SELECTED EXTRACT:
Glossary

Robots.txt

Robots.txt is a text file on a website, usually served from /robots.txt, that tells crawlers which paths they are allowed or asked not to crawl. It is a crawler-facing policy file, not an enforcement mechanism, so decent bots read it and bad ones ignore it.

Examples

A simple robots.txt file looks like this:

User-agent: *
Disallow: /admin/
Disallow: /private/
Allow: /public/
Crawl-delay: 5
Sitemap: https://example.com/sitemap.xml

If you're building a scraper, the first check is often just fetching the file:

curl https://example.com/robots.txt

In Python, you can parse it before crawling:

from urllib.robotparser import RobotFileParser

rp = RobotFileParser()
rp.set_url("https://example.com/robots.txt")
rp.read()

url = "https://example.com/products/123"
user_agent = "my-scraper"

if rp.can_fetch(user_agent, url):
    print("Allowed to crawl")
else:
    print("Blocked by robots.txt")

Practical tips

  • Treat robots.txt as an early check, not the whole compliance story: terms of service, rate limits, login walls, and country-specific legal issues still matter.

DATASET:
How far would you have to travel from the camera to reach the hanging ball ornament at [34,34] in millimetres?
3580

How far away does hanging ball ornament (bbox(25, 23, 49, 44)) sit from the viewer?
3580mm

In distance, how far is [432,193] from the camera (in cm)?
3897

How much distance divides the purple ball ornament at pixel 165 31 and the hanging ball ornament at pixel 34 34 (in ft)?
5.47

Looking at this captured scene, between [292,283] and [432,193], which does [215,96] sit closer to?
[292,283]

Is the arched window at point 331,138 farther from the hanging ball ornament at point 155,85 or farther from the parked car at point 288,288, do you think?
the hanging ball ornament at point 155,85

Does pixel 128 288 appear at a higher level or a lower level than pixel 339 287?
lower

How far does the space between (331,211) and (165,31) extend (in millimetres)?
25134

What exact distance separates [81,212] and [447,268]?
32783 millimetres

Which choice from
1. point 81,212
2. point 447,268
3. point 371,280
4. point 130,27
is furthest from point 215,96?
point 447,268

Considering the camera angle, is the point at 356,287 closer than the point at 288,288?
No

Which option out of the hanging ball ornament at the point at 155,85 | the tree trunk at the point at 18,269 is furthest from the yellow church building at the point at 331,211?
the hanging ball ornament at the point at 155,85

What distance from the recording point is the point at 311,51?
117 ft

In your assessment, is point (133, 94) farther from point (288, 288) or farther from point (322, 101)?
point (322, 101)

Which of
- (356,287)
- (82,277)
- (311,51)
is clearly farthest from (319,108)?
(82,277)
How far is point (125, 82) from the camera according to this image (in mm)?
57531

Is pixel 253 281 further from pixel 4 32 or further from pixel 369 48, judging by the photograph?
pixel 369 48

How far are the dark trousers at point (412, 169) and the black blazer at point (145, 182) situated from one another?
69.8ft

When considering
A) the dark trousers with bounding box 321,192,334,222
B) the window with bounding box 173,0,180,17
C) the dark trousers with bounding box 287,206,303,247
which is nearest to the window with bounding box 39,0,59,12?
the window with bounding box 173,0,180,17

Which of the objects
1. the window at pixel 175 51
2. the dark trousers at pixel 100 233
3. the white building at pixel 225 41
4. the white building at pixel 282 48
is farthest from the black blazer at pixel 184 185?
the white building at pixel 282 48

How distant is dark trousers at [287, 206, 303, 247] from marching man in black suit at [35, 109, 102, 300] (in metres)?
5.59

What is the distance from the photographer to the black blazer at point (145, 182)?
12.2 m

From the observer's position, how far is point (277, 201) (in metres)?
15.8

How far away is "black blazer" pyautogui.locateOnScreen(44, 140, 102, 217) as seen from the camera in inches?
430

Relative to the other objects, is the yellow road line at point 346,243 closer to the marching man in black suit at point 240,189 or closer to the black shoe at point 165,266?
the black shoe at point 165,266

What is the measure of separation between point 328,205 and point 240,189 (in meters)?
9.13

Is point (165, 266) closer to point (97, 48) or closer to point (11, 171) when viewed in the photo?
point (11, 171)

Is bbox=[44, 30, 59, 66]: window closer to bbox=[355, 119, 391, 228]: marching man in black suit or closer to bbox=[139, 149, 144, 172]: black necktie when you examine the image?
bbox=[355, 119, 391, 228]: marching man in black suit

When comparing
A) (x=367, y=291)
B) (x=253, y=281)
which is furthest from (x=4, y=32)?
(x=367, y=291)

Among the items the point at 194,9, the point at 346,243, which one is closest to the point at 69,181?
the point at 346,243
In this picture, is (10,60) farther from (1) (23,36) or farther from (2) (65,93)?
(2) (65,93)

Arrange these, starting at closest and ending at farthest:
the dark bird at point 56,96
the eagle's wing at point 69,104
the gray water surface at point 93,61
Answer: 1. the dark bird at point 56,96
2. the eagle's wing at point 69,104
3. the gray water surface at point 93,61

DIRECTIONS FOR THIS TASK: Quote the robots.txt glossary entry word for word, starting at "If you're building" and ending at "rp = RobotFileParser()".

REPLY:
If you're building a scraper, the first check is often just fetching the file:

curl https://example.com/robots.txt

In Python, you can parse it before crawling:

from urllib.robotparser import RobotFileParser

rp = RobotFileParser()